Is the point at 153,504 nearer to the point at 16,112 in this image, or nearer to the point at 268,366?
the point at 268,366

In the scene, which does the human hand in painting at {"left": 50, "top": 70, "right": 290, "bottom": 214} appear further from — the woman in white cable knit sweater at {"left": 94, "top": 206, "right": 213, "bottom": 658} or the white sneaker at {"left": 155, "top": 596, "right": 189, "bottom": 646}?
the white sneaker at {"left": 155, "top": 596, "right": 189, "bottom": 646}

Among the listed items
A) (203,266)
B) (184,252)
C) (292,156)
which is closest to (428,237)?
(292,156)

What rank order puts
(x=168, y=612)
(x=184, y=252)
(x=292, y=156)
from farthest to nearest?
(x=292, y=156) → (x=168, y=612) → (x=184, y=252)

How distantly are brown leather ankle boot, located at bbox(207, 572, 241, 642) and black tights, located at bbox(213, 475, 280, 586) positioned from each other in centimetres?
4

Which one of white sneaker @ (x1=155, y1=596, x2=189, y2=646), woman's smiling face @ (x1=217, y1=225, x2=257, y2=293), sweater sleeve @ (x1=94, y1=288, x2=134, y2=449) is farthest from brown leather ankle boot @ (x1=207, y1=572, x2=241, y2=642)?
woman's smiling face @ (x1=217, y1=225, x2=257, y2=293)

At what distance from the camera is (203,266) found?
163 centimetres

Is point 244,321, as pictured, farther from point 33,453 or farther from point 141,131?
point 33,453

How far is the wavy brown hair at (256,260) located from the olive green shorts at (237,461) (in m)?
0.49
☆ ☆ ☆ ☆ ☆ ☆ ☆
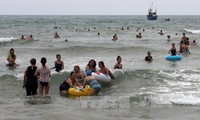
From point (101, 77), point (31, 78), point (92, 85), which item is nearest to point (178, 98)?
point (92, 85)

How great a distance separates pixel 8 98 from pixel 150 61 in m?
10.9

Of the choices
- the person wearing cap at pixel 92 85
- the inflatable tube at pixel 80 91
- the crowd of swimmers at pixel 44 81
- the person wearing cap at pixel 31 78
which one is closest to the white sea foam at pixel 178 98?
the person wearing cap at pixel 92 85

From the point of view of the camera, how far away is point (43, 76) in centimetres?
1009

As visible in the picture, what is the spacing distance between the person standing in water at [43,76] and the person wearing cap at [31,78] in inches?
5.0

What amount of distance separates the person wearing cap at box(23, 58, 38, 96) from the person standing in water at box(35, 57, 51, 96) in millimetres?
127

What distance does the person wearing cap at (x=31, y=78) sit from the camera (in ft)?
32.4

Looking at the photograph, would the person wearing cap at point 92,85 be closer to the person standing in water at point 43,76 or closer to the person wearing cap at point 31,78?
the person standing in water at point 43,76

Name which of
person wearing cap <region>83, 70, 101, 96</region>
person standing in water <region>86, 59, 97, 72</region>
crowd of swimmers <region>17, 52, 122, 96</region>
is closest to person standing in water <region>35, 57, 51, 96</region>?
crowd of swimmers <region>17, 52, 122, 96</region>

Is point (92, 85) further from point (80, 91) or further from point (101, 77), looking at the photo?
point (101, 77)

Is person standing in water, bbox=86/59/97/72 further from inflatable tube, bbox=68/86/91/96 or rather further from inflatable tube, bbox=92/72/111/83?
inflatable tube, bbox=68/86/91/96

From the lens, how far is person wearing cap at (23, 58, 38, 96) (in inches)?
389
☆ ☆ ☆ ☆ ☆ ☆ ☆
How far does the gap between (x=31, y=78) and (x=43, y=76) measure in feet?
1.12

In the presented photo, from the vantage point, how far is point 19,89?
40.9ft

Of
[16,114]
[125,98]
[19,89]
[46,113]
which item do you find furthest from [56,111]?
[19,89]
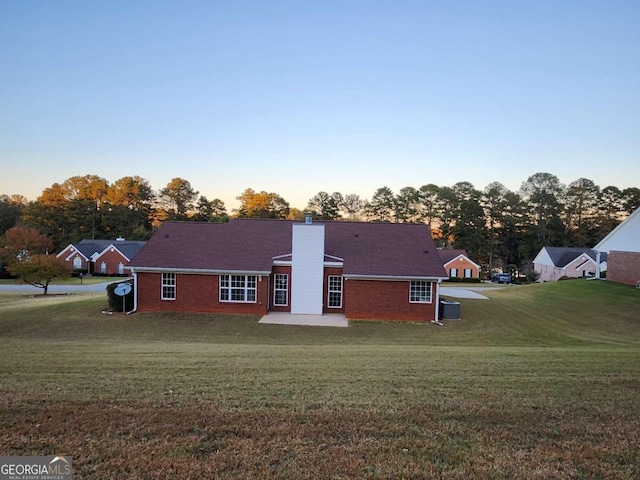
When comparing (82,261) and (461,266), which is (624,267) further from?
☆ ☆ ☆ ☆ ☆ ☆ ☆
> **Your objective**
Rewrite the listing as a Markdown table with the columns Entry and Content. Start with the line containing "Is the point" and continue through the line containing "(x=292, y=156) →", numbering each line and omitting blank lines.

> **Task result**
| Entry | Content |
|---|---|
| 1 | Is the point at 153,504 nearer to the point at 16,112 in this image, or nearer to the point at 268,366? |
| 2 | the point at 268,366 |
| 3 | In the scene, which does the human hand in painting at {"left": 50, "top": 70, "right": 290, "bottom": 214} appear further from — the woman in white cable knit sweater at {"left": 94, "top": 206, "right": 213, "bottom": 658} or the white sneaker at {"left": 155, "top": 596, "right": 189, "bottom": 646}? |
| 4 | the white sneaker at {"left": 155, "top": 596, "right": 189, "bottom": 646} |
| 5 | Among the listed items |
| 6 | A) (203,266) |
| 7 | B) (184,252) |
| 8 | C) (292,156) |
| 9 | which is closest to (428,237)? |
| 10 | (292,156) |
| 11 | What rank order puts |
| 12 | (x=168, y=612) |
| 13 | (x=184, y=252) |
| 14 | (x=292, y=156) |
| 15 | from farthest to nearest? |
| 16 | (x=292, y=156) → (x=168, y=612) → (x=184, y=252) |